Gosford Park is a masterful ensemble piece set on an English country estate in November 1932, where a party of aristocrats (Maggie Smith and others) and their servants (Helen Mirren and others) are gathered for a weekend hunt. When their host is murdered, the attempt to solve the crime reveals a cesspool of snobbery, sexual exploitation and Darwinian class warfare bubbling beneath that society's seemingly smooth surface. The audience starts to conclude that the murdered man may have deserved his fate and is glad that probably no one will be apprehended.

In the Bedroom is an intelligently observed, intimate drama about the efforts of a Maine doctor (Tom Wilkinson) and his school-teacher wife (Cissy Spacek) to cope with their 21-year-old son's murder. When it appears that the perpetrator will get off lightly, this genteel couple takes the law into their own hands. Their vigilante justice is made to seem as ominous as the original crime, but the film's point is that we should withhold judgment of their actions.

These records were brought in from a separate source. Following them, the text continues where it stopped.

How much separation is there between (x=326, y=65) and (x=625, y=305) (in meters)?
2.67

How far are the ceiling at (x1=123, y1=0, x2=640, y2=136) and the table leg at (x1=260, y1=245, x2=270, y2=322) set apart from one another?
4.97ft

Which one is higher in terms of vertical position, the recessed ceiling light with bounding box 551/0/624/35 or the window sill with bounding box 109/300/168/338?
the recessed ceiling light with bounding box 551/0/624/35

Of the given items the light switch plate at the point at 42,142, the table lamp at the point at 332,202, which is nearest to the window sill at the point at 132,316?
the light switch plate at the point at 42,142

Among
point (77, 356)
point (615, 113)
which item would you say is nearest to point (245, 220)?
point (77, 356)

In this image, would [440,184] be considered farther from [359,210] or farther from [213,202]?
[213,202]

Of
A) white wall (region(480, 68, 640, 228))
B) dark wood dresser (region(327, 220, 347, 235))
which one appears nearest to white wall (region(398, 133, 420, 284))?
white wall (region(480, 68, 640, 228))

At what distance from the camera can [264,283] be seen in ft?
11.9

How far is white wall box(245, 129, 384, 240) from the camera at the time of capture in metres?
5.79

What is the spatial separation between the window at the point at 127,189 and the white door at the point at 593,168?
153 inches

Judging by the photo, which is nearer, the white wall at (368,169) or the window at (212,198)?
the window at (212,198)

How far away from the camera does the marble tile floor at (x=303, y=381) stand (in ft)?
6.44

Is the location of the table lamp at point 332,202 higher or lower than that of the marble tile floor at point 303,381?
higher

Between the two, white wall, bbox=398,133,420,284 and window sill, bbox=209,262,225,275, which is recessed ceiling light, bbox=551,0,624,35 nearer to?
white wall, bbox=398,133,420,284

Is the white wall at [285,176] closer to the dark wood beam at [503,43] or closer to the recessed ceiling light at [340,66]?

Both of the movies’ treatment of these crimes is morally ambiguous in a manner that characterizes much of present-day popular culture. While they don't goad us to push the edge of the envelope any further, they don't endorse traditional morality, either.

Apart from The Lord of the Rings, Black Hawk Down and Monsters, Inc., the films with multiple nominations this year fall mainly into this category. For those who believe in traditional values, this is progress of a sort. But they shouldn't forget that Hollywood still has a way to go.

John Prizer writes from Los Angeles.